▸ **DIRECTIONS FOR THIS TASK**: Copy the listing from the line containing "How far from the shooting" through the end, inclusive, changing "car tire" to "wheel" and leaving everything else as it is.

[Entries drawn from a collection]
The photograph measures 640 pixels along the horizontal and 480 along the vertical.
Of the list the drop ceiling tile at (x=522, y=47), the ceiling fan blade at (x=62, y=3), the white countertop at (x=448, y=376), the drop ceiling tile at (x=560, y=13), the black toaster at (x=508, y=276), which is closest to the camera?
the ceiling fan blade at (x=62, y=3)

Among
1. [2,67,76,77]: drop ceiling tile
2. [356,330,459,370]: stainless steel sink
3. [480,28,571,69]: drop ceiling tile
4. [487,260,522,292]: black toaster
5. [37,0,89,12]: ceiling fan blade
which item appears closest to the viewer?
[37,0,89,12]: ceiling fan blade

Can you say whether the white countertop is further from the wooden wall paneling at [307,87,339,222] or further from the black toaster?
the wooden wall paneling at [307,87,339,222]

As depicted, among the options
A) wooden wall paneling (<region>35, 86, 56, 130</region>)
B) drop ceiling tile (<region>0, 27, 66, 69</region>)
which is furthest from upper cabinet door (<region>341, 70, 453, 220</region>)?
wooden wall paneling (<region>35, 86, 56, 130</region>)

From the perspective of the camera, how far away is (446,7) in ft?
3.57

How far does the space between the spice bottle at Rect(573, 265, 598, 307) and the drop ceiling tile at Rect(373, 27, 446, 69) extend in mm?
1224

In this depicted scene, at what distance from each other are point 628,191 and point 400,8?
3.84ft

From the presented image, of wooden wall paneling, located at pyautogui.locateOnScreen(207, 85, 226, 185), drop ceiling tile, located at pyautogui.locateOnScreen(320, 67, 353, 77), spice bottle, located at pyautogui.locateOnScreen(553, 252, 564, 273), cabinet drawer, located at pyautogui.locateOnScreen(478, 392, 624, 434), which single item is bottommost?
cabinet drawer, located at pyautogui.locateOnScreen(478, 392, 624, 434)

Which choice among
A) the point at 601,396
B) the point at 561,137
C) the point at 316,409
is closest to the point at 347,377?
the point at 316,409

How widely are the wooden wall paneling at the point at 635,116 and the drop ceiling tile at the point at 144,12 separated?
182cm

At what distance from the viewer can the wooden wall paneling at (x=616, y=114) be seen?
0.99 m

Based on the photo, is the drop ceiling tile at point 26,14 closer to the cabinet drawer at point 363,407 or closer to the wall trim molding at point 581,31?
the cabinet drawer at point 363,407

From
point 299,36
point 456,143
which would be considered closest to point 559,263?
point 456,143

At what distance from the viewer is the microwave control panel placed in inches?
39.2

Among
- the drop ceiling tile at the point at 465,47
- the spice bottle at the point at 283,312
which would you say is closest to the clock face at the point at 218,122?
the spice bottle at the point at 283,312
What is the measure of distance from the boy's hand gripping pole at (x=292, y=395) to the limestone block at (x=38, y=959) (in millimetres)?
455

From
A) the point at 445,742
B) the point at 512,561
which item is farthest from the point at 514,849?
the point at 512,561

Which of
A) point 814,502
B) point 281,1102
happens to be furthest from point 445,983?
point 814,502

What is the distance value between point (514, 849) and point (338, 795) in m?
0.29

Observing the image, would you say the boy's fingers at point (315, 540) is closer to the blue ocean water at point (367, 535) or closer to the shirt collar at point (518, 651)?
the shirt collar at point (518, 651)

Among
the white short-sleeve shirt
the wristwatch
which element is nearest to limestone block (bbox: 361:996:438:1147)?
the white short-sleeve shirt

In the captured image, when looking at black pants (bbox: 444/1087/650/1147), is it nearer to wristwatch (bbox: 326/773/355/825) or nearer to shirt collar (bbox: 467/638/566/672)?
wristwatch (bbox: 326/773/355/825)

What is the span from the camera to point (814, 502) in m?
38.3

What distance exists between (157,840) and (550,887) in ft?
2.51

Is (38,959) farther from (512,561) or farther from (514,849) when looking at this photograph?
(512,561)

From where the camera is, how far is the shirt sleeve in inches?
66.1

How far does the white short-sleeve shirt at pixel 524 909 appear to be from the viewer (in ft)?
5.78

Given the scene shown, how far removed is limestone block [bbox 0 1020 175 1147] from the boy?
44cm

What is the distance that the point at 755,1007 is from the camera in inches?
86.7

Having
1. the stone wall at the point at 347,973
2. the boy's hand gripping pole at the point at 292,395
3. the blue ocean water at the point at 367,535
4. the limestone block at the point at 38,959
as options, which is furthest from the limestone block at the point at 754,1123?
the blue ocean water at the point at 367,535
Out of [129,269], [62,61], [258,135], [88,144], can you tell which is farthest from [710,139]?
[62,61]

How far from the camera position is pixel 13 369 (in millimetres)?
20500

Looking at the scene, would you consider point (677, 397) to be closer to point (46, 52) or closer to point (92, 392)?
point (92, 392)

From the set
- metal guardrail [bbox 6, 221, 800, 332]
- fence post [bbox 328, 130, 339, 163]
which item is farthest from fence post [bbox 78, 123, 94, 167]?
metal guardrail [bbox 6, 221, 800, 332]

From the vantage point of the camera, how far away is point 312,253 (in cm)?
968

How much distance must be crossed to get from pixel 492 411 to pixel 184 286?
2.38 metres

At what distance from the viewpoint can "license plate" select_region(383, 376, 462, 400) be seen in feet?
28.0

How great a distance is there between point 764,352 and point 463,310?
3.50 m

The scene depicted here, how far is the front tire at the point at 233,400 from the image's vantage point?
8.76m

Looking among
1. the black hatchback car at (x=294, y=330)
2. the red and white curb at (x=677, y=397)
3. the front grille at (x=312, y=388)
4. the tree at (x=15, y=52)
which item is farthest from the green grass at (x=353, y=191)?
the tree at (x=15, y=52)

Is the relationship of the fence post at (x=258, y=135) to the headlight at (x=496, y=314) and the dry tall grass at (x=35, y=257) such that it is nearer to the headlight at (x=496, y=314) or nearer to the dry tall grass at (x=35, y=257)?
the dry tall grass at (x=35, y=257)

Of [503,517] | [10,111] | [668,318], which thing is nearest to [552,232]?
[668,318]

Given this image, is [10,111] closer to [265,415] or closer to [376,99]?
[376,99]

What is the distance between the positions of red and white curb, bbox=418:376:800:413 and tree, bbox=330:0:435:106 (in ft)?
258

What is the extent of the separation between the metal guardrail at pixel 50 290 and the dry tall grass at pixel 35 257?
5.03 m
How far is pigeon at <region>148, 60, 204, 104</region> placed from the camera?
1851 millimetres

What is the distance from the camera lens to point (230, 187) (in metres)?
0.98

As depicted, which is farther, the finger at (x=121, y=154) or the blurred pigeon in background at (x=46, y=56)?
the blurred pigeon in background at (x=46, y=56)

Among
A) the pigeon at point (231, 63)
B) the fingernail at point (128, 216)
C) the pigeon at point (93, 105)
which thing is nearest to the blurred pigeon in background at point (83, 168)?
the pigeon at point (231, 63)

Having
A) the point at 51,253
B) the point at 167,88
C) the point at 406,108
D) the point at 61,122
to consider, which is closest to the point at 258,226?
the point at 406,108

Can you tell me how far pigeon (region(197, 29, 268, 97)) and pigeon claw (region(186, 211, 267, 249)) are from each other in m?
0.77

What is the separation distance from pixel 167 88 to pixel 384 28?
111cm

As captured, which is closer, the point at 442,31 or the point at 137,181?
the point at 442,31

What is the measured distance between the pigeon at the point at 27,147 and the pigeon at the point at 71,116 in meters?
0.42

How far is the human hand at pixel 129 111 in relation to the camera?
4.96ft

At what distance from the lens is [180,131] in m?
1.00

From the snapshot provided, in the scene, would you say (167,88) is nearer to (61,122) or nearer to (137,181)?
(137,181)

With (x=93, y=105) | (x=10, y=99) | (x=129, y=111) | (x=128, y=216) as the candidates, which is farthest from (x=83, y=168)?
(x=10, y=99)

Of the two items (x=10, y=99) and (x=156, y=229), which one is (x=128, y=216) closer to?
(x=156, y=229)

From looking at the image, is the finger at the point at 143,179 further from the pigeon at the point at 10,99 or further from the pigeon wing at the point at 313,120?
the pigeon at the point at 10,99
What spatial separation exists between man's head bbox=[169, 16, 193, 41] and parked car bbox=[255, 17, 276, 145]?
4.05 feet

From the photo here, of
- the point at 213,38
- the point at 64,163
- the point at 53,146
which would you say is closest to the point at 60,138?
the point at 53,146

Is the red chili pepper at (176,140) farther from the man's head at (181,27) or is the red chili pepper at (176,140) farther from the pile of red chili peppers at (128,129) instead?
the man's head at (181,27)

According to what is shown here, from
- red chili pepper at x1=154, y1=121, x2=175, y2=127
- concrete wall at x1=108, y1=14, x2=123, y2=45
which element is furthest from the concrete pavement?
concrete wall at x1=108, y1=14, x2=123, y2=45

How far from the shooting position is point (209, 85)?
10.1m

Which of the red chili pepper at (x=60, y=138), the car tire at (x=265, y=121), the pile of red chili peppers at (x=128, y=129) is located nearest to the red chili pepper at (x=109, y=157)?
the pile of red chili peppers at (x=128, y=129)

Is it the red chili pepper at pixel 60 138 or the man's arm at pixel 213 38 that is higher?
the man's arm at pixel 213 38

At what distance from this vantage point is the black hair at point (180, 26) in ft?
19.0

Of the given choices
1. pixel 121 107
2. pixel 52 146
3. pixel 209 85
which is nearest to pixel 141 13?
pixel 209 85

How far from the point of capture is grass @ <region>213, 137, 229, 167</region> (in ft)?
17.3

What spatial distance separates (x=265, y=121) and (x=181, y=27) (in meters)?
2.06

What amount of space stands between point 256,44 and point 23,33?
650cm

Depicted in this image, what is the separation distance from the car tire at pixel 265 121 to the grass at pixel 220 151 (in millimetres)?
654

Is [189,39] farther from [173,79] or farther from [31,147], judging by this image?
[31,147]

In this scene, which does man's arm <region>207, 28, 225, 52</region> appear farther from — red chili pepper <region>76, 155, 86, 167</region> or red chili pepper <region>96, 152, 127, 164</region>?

▸ **THE RESPONSE**:
How far from the shooting position is point (209, 85)?
10.1m

Which of the red chili pepper at (x=60, y=138), the wheel at (x=265, y=121), the pile of red chili peppers at (x=128, y=129) is located nearest to the red chili pepper at (x=109, y=157)?
the pile of red chili peppers at (x=128, y=129)

Is it the red chili pepper at pixel 60 138 or the man's arm at pixel 213 38 that is higher?
the man's arm at pixel 213 38

At what distance from this vantage point is the black hair at point (180, 26) in ft?
19.0

Of the given choices
1. pixel 121 107
2. pixel 52 146
3. pixel 209 85
which is nearest to pixel 141 13?
pixel 209 85

How far from the point of capture is grass @ <region>213, 137, 229, 167</region> (in ft)?
17.3

What spatial distance separates (x=265, y=121) and (x=181, y=27) (in meters)?
2.06

What amount of space stands between point 256,44 and point 23,33?
650cm

Depicted in this image, what is the separation distance from the wheel at pixel 265 121 to the grass at pixel 220 151 (in millimetres)?
654

Is [189,39] farther from [173,79] or farther from [31,147], judging by this image?
[31,147]

In this scene, which does man's arm <region>207, 28, 225, 52</region> appear farther from — red chili pepper <region>76, 155, 86, 167</region> or red chili pepper <region>96, 152, 127, 164</region>?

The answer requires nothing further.